== What is needed ==
Continue the summary of California's SB 134 below, not the listing that follows it, starting right after its final sentence.
(Excerpted text begins)
Budget-linked package that removes several corrections oversight bodies, rewrites prison program and TB-screening rules, and authorizes a time‑limited tribal peace‑officer pilot with reporting and liability requirements.

The Brief

SB 134 is a Budget Act–related bill that bundles a set of substantive changes to California’s corrections, juvenile facilities, and related public‑safety programs. It removes or repeals several oversight structures, modifies who can deliver and supervise certain correctional and behavioral‑health services, tightens institutional tuberculosis screening protocols for staff, adjusts rules for postsecondary prison programs, and establishes a time‑limited Tribal Police Pilot under state oversight.

The bill matters because it repurposes oversight and funding architecture while imposing new operational and transparency requirements on tribes that choose to participate in the pilot. For corrections administrators, health‑services directors, county juvenile systems, and tribal governments, SB 134 changes who has authority, what documentation employees must provide, and what legal exposures and reporting duties attach to new cross‑jurisdictional policing arrangements.
(Excerpted text ends)
(Given data begins)
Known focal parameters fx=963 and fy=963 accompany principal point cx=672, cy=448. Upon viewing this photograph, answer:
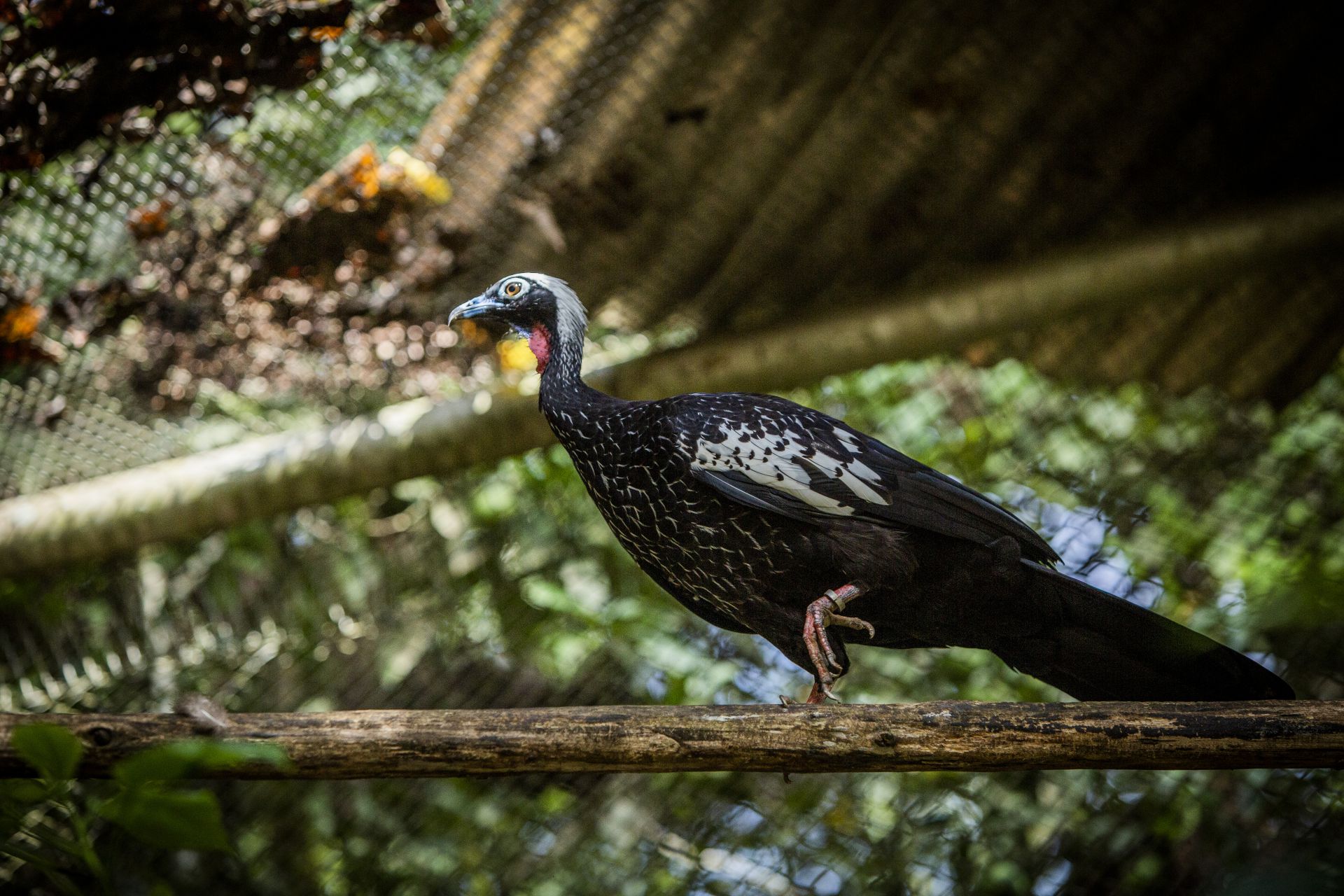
(Given data ends)
== Task output ==
At a Glance

What It Does

SB 134 repeals select boards and funds tied to recidivism and rehabilitation oversight, revises staffing and licensure waivers for correctional mental‑health providers, prescribes baseline and annual TB screening procedures for staff who work inside institutions, broadens eligible providers for prison college programs, and creates a limited Tribal Police Pilot that grants peace‑officer status to designated tribal officers subject to state certification and tribal legal changes.

Who It Affects

State and county corrections agencies, prison education vendors, clinical and behavioral‑health staff in prisons, community‑based reentry organizations that relied on certain state grant pools, the Board of State and Community Corrections (BSCC), the Office of the Inspector General, and any tribe that opts into the pilot program.

Why It Matters

The bill shifts oversight away from some existing independent bodies toward state departments and targeted statutory controls, creates a novel pathway for tribal officers to exercise California peace‑officer authority under tight state conditions, and embeds new public‑records, liability, and certification obligations that tribes must accept to participate.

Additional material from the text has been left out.